> [SELECTED EXTRACT]
Twelve Traits of Complex Systems

As we’ll see in the next section, there is also an eleventh condition, Incompleteness, that we can think of as key to the nature and future of evo devo systems. Incompleteness is not an ability or goal, but rather a persistent state of goal-seeking systems. Yet it seems so important to remember that it deserves to be listed first, above the Ten Values, as the “roof” of a house of adaptiveness, as in the picture at right.

We can also see how each of these values fits within a culturally universal Right/Left political model. Some folks on the Left, having a bit too much empathy, can seek the false security of a socialist state, robbing individuals of the benefits and challenges of self-actualization, and stronger personal ethics (individual moral intelligence) development. Some folks on the Right, having too little empathy, would put the entire responsibility on the individual, not recognizing that people have widely varying capacities to make good ethical decisions, and much of that capacity is determined by the quality of the environment in which they were raised. Likewise with ethics. Some folks on the left, being too social ethics (vs. individual ethics) oriented, seek to overregulate, turning everything into an ethical optimum, even when we don’t have any idea what the optimum is, and both society and individuals would benefit most from greater experimentation and data generation. Some folks on the right, being too ethically underdeveloped, seek to argue that there is no moral requirement for how individuals, corporations, or the state should act toward fellow citizens.

Remember also our model for how Left and Right political parties split the domains of economic and social freedoms and regulations. The Left typically wants social freedom and economic regulation. The Right typically wants social regulation and economic freedom. Thus we see that these Left/Right labels are not just random, but something very deep, that we should expect on all Earthlike planets. Perhaps most importantly, this evo devo analysis helps us understand where our political center lies. That lets us work toward strategies that will bring us back to a dynamically balancing center. The center is where we likely belong, most of the time.

Consider now how pursuing the evolutionary goals above is usually the most effective way to get more of the developmental goals described above. Likewise, consider how improving our developmental goals and abilities, over successive replications of complex systems, will usually be the most effective way to improve our evolutionary goals and abilities. The two sets of goals depend upon, and are often in tension or opposition with, each other.

Notice also that two of these goals, Insight and Power, are closely associated with two terms we introduced in Chapter 7, Dematerialization and Densification, or “D&D,” the twin races that complex systems run toward more virtual and physical “inner space”. The Ten Values show us that societies are not simply dematerializing or densifying. They continually make complex tradeoffs between all ten of these values, as they seek to grow their adaptiveness. While D&D is particularly insightful for looking at complex systems from a simplified, universal perspective, we need a more complex model when we discuss acceleration in social systems, to begin to properly address society’s complexity.

> [TASK 1] Copy part of the passage on complex systems word for word, starting with "Remember also our" and going on through "of the time.".
> [TASK 2] Carry on the passage on complex systems, writing onward from its last sentence.
The material after this passage on complex systems is separate from it.

> [INFORMATION GIVEN]
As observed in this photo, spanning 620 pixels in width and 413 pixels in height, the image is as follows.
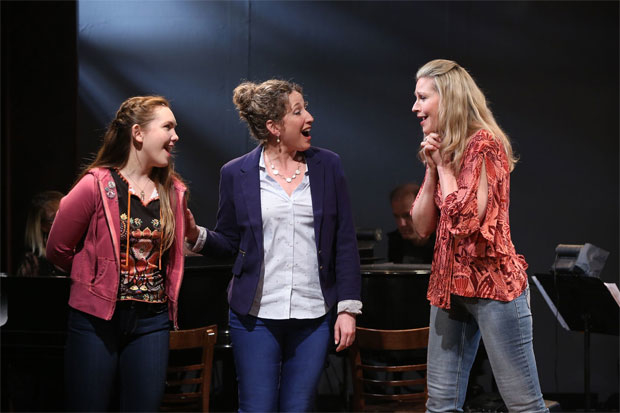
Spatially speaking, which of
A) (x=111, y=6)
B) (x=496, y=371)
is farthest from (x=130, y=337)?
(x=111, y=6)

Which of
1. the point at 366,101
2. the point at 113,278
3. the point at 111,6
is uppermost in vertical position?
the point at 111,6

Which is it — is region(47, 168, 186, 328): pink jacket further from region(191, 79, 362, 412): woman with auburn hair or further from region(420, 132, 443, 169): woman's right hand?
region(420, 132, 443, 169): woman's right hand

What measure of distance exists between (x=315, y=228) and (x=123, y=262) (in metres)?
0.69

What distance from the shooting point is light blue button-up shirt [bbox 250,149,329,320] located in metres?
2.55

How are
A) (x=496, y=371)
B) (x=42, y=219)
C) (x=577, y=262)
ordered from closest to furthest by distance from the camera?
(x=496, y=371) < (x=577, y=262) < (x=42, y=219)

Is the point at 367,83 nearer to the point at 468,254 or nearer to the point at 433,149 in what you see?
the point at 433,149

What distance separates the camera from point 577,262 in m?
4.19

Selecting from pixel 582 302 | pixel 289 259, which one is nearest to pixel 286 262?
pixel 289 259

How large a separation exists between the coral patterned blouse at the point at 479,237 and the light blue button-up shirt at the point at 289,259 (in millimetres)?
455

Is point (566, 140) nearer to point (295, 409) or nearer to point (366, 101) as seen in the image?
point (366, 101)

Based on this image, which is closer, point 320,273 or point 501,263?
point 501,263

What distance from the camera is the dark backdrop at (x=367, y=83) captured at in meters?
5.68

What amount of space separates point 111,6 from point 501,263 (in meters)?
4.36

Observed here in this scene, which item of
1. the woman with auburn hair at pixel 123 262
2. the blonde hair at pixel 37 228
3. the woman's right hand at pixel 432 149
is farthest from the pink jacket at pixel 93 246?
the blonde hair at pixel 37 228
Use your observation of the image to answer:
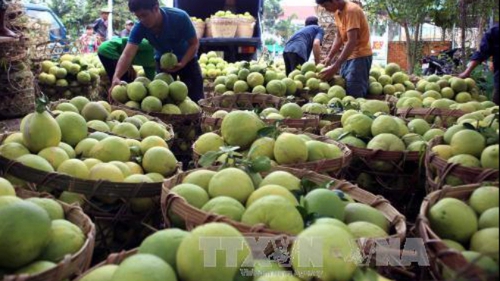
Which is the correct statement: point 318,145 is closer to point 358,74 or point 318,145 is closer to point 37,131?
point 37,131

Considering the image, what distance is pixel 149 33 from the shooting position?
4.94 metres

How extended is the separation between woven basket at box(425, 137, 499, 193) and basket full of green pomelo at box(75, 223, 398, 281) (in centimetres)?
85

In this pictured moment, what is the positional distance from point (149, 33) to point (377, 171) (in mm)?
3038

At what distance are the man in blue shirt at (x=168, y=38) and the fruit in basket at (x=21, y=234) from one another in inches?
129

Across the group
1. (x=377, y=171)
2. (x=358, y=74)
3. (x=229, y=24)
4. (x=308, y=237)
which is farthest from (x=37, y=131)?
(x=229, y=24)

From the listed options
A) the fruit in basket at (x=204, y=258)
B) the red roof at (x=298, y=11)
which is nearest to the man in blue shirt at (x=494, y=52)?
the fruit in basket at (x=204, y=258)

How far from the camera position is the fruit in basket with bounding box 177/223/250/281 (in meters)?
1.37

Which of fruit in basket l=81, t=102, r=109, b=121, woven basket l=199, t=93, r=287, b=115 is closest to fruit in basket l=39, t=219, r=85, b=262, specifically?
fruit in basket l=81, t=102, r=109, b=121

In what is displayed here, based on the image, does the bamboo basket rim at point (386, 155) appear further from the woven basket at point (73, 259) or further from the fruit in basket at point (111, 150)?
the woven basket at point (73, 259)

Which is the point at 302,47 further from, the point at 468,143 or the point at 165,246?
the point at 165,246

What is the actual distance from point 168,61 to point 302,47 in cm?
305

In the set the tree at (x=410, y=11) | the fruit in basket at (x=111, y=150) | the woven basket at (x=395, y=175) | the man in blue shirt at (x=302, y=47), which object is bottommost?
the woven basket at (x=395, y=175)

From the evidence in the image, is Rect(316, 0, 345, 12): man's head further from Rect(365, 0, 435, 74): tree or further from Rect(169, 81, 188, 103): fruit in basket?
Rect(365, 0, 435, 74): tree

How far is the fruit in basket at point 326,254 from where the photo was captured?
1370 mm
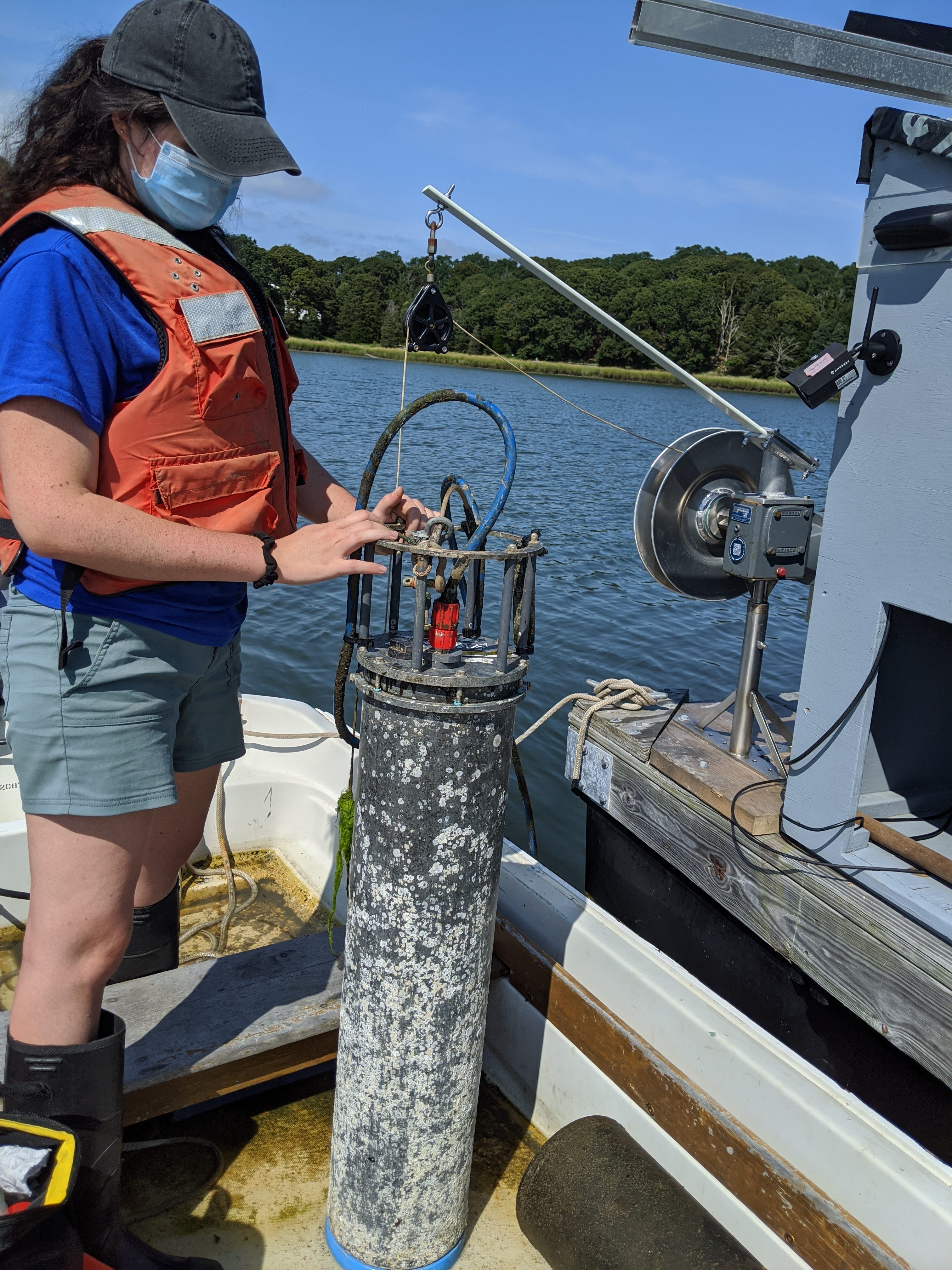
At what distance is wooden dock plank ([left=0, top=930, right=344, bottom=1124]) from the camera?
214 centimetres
...
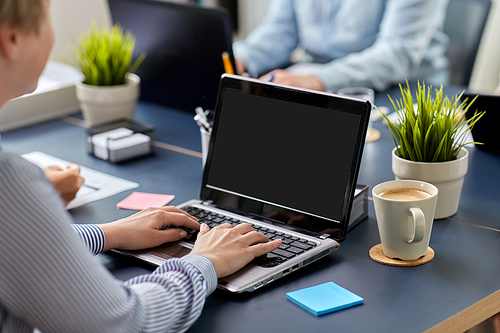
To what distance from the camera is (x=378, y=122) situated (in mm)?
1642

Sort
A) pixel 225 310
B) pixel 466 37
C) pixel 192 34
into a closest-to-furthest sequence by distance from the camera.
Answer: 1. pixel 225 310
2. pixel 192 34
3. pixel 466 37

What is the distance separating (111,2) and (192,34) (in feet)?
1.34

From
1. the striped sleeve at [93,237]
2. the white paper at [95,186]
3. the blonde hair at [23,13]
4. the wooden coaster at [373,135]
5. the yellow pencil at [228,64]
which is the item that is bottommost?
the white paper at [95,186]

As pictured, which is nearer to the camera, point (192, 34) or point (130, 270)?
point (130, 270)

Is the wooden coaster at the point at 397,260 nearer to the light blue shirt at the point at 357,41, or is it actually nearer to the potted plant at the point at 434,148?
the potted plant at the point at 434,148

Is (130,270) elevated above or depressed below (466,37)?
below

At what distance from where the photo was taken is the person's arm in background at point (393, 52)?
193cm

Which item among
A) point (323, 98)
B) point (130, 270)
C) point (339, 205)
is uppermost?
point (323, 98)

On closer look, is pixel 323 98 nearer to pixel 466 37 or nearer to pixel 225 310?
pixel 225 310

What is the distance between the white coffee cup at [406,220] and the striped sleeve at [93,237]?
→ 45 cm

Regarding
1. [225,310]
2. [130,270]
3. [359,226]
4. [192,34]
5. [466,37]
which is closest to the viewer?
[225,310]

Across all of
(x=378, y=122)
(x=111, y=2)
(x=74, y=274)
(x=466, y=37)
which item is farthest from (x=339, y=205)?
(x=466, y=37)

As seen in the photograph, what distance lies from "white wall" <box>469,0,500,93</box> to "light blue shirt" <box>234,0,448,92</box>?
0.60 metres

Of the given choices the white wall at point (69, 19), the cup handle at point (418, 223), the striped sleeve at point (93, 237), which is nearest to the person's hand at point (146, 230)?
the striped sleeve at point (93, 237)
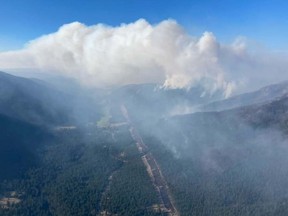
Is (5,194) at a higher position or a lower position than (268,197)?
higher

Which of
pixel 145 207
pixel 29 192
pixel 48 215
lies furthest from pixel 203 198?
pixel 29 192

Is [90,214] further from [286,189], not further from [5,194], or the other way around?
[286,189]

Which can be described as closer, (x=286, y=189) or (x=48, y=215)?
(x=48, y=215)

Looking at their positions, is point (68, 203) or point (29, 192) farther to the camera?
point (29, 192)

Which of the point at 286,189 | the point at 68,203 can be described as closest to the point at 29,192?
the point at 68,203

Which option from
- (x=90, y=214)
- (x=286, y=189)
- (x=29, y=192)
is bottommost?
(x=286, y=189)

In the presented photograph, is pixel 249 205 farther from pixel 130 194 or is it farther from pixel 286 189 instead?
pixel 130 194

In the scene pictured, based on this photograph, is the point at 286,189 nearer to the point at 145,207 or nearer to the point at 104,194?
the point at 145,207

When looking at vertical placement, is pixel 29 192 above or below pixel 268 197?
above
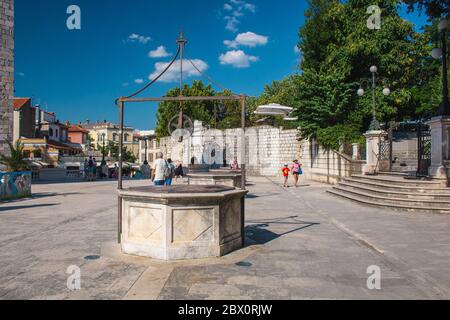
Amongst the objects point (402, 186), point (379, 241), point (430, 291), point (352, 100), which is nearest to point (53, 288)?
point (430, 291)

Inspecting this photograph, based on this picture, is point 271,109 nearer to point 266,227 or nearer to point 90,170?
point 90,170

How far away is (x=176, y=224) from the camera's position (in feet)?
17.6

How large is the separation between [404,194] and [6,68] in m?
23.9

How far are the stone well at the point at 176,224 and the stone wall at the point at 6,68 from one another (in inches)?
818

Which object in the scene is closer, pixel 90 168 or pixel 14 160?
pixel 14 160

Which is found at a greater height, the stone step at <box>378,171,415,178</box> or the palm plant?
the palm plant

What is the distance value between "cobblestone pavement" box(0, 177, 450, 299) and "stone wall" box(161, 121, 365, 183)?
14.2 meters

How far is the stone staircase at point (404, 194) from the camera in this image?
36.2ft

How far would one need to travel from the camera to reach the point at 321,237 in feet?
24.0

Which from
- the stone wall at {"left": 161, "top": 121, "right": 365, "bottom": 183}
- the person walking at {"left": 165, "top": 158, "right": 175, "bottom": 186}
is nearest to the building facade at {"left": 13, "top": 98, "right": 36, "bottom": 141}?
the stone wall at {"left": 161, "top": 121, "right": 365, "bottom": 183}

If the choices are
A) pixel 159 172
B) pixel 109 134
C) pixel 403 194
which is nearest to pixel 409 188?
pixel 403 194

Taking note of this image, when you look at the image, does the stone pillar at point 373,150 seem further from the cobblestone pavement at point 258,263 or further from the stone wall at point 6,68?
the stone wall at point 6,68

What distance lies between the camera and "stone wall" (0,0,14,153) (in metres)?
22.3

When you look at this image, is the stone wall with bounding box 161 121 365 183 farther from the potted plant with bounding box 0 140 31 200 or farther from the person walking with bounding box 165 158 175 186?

> [RESPONSE 1]
Remember also our model for how Left and Right political parties split the domains of economic and social freedoms and regulations. The Left typically wants social freedom and economic regulation. The Right typically wants social regulation and economic freedom. Thus we see that these Left/Right labels are not just random, but something very deep, that we should expect on all Earthlike planets. Perhaps most importantly, this evo devo analysis helps us understand where our political center lies. That lets us work toward strategies that will bring us back to a dynamically balancing center. The center is where we likely belong, most of the time.

> [RESPONSE 2]
The physicist John Wheeler is among those who have proposed that our universe is fundamentally computational, that “It” emerges from “Bit”, via quantum mechanics. Dematerialization includes that perspective, and says something more. The more “bits” we have, the more we focus on manipulating them, over manipulating atoms. Densification, in turn, tells us we use atoms increasingly densely, microscopically, rapidly, productively, and efficiently, for creating more information, wealth, and intelligence (bits).

The philosopher Alfred North Whitehead, the mentor of my own mentor, systems theorist James Grier Miller, was a great advocate of the hypothesis of panpsychism, the idea that “all adaptive matter models external reality”, to the greatest extent that it can. In other words, adaptive systems have a mental dimension, and this mental dimension grows with the complexity of the physical system. Conserving and advancing various kinds of intelligence seems to be a basic drive of the universe, one that must be accounted for in our future science and cosmology, if it is to become truly inclusive and predictive.

Recall also that Intelligence uses many different representation systems, like emotion, morality, cognition, and consciousness. For a classic introduction to intelligence as various forms of informational representation, see Fischler and Firschein’s Intelligence (1987), which compares the representation systems used by such different complex adaptive structures as eyes, brains, and computers. Chapter 7 described how it grows exponentially, and is now doing so particularly rapidly in machine intelligence, and its performance on various benchmarks. In my view, intelligent machines are the most important developmental outcome we can expect on Earth in the history of our species. They are a truly new evolutionary development, a key complexity transition we can expect on all Earth-like planets, whether we recognize it today or not.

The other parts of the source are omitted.